Enrolling in the disabilities studies program was a decision McPhee made after the accident. Previously taking classes in hair-dressing school at George Brown College, she never thought she’d be interested in disability studies.
Both McPhee and her father note the lack of direction she had in her life before the accident, curious about too many subjects to settle on just one. To her, one of the most interesting aspects of the program is that it’s an arts degree, focusing on “the deconstruction of normalcy, instead of the pathology of disability often connected with a science degree.”
McPhee is currently involved with peer support in connection with the disabled community.
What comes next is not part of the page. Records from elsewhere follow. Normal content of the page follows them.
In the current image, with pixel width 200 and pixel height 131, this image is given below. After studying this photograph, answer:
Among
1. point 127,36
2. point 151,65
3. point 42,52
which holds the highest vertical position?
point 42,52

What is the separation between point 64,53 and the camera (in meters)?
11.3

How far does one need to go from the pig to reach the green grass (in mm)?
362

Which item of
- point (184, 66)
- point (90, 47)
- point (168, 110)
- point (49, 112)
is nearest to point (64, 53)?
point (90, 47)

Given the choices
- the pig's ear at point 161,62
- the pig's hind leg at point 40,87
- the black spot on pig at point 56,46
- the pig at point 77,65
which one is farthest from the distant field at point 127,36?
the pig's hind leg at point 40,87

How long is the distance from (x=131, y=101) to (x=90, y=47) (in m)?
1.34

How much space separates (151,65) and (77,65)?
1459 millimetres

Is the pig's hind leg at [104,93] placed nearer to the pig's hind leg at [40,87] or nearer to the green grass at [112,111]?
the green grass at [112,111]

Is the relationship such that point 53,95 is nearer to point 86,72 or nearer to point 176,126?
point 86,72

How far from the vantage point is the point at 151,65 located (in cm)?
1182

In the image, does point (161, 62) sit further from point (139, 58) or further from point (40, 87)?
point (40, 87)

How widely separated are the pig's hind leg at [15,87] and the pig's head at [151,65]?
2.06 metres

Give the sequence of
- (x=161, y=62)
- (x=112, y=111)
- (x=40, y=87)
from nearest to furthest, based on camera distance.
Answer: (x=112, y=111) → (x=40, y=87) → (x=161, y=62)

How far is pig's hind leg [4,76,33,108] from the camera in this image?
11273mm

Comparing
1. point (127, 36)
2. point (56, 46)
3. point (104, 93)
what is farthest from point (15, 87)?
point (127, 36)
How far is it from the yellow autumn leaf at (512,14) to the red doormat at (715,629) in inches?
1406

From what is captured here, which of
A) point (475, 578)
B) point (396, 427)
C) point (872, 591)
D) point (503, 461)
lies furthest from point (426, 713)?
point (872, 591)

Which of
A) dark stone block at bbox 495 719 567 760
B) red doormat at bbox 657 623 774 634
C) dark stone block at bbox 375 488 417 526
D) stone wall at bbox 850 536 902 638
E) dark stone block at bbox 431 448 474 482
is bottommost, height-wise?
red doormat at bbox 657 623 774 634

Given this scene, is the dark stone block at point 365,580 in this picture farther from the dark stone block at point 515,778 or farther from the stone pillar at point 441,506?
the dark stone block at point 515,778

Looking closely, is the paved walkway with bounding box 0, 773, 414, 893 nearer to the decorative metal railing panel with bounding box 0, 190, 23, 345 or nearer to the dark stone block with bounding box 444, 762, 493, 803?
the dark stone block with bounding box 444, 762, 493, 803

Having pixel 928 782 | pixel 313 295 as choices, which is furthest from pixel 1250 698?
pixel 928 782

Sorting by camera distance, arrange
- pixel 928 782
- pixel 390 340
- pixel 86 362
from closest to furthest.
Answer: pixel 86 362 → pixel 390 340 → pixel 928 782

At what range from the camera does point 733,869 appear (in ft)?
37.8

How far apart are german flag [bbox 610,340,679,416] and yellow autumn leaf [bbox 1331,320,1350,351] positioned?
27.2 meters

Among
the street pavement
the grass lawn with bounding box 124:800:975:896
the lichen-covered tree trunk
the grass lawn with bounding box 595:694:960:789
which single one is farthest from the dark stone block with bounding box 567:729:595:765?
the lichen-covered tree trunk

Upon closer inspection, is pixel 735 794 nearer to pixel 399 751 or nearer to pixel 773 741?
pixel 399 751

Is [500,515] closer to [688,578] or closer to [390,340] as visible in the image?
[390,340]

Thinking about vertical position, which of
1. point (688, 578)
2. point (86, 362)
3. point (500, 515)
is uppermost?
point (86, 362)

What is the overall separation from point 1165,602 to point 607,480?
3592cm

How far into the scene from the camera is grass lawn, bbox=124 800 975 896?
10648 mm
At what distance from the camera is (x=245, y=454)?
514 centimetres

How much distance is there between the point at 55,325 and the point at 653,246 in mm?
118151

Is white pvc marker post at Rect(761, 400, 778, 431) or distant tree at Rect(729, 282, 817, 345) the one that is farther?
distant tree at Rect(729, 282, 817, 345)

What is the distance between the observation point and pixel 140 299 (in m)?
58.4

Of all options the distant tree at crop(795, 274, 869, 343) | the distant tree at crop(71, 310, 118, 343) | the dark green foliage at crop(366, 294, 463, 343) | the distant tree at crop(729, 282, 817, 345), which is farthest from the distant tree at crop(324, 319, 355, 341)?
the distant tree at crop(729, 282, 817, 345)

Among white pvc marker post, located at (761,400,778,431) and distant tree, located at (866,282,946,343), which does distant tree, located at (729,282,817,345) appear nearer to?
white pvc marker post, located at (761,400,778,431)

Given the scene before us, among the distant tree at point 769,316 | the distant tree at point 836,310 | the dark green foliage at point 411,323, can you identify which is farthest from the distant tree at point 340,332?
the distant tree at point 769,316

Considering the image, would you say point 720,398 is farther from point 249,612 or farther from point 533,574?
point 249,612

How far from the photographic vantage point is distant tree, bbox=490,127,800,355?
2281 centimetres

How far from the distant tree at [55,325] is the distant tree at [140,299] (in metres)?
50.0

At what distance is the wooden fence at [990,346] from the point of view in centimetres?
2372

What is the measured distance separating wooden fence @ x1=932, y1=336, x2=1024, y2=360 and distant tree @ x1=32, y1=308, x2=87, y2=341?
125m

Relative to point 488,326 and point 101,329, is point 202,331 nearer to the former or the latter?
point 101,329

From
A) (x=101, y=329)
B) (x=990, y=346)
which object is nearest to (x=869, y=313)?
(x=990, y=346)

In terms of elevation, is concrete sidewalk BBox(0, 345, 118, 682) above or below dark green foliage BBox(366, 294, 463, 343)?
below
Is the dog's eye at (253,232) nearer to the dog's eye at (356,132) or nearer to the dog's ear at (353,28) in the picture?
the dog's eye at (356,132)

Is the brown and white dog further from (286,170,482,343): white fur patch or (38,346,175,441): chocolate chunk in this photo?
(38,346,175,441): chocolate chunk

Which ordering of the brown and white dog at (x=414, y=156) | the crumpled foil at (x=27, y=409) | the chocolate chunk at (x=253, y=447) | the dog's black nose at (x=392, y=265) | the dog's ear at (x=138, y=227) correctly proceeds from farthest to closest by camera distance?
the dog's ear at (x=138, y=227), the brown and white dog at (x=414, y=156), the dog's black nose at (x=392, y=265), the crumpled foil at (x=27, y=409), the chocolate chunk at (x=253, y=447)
She originally wanted to get involved with government policy surrounding her peer group, but her interests have gravitated towards grassroots activism in the last four years.
“You can build communities of disabled people who can create change through activism and audience interaction,” said McPhee. “Initially I wanted to get involved with policy, but I realize now it’s not really for me.”
It was the little things that were hard to get used to for McPhee. Holding her coffee or talking on the phone while pushing herself down the street—the things she never thought about before the accident. But it was the little things she never thought about that pushed her to compete and find a welcoming community.
In the beginning, it was a little thing— sledge hockey—that provided McPhee with an outlet for her unrealized talent. And it’s a little thing she doesn’t intend on giving up anytime soon.
“Danica made it known that she was going to be self-sufficient,” said Cory. “As a father, four years on, I’m very, very proud of her and her level of independence.”